Here are some good follow up techniques.
- A sense of urgency- do not worry about being pushy. Obviously from the statistics the pushy salesperson is in the overwhelming minority. After the first call (if the prospect is interested) send an email or make a phone call within 24 hours.
Send your follow up emails after 5:00 p.m. the day you see your prospect or the next day before your day starts. The email should say something like this, “It was nice to meet you. Our company can help you save time and money (explain how). I look forward to seeing you again on (put follow up date or follow up phone call). If you have questions or thoughts call or email me at ….” If you do not email them, call them with the same kind of message.
Whichever you choose, make contact with your prospect within 24 hours of the first meeting. Surveys say only 7% of salespeople do this 100% of the time. It’s your job. Just do it!
- Never leave your first call on an interested prospect without follow up scheduled. When you do not schedule your second contact with a prospect at the end of the first contact you have turned control of the sales cycle over to the prospect. “I will call you Tuesday” is not a scheduled follow up. “I will call you on Tuesday at 9:00 a.m. What is the best number to call?” is a scheduled follow up.
When the second follow up is not scheduled you can spend hours trying to chase down the prospect. This is bad because time kills deals and your time in precious. When the second meeting or call is not scheduled you will waste your time.
- Drip on your prospect regularly. Let’s say your sales cycle is longer than two weeks. You cannot just keep calling your prospect. They will think you’re a pest. Get creative. One thought is to get someone else in the company to send them an email. Maybe it is your sales manager, the CEO or the director of customer service. Anyone in your company that sends an email adds to the feeling of importance for the customer and adds weight to your company’s impression.
We have a canned email that goes out from the CEO that lets the prospect know he has been called upon. In addition, the email from the CEO encourages the prospect to call or email. This touch from the CEO is unique. Other companies just don’t do it.

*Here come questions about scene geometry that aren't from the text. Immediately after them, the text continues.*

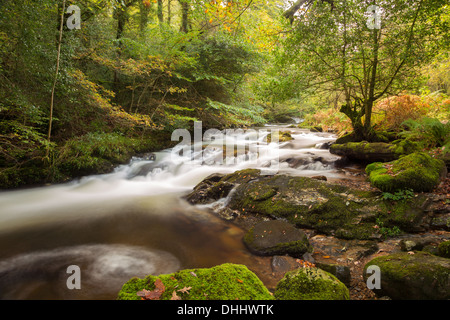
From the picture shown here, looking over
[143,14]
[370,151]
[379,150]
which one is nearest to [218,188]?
[370,151]

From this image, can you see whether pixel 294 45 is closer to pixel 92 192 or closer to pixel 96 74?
pixel 92 192

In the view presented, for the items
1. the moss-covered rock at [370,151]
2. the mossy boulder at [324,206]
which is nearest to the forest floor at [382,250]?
the mossy boulder at [324,206]

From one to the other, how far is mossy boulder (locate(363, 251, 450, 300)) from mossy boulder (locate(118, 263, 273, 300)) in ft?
4.72

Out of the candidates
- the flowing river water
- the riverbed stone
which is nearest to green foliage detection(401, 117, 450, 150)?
the flowing river water

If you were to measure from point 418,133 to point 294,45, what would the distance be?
463cm

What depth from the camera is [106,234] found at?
449 cm

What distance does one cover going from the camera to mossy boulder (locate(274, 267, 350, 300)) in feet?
6.49

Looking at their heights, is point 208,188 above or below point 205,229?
above

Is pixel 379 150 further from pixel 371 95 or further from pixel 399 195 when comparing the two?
pixel 399 195

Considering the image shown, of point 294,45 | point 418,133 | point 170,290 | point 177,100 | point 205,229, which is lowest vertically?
point 205,229

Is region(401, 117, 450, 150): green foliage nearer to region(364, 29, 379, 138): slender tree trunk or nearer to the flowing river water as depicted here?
region(364, 29, 379, 138): slender tree trunk

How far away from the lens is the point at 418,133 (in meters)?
6.46

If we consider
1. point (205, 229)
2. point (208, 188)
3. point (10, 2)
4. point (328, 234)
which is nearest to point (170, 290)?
point (205, 229)
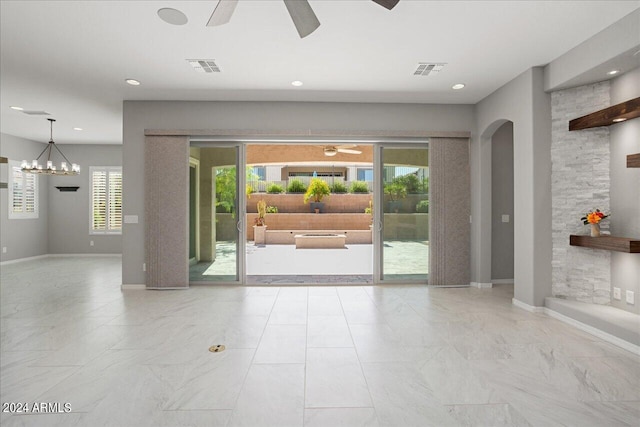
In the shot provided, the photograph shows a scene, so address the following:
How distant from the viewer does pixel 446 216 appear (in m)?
5.73

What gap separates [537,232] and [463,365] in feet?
7.81

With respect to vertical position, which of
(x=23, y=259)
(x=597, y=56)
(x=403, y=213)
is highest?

Another follow up email might include testimonials from satisfied customers. The email should say something like, “Bill, here are some things our customers had to say about us. Any questions give me a call.” Further follow up emails might be an article of interest to the prospect. Either an industry specific article or something you know would be of personal interest. I have sent prospects articles about baseball, health issues and even their universities. The point is, find something of interest and then drip, drip, drip. Ask anyone who does this faithfully and they will tell you it works.
So if you believe the statistics, never have a live contact with the prospect without scheduling the next contact and follow up. Do this as if your life depends on it. You will make better use of that 37% of the time you are actually in front of the prospect.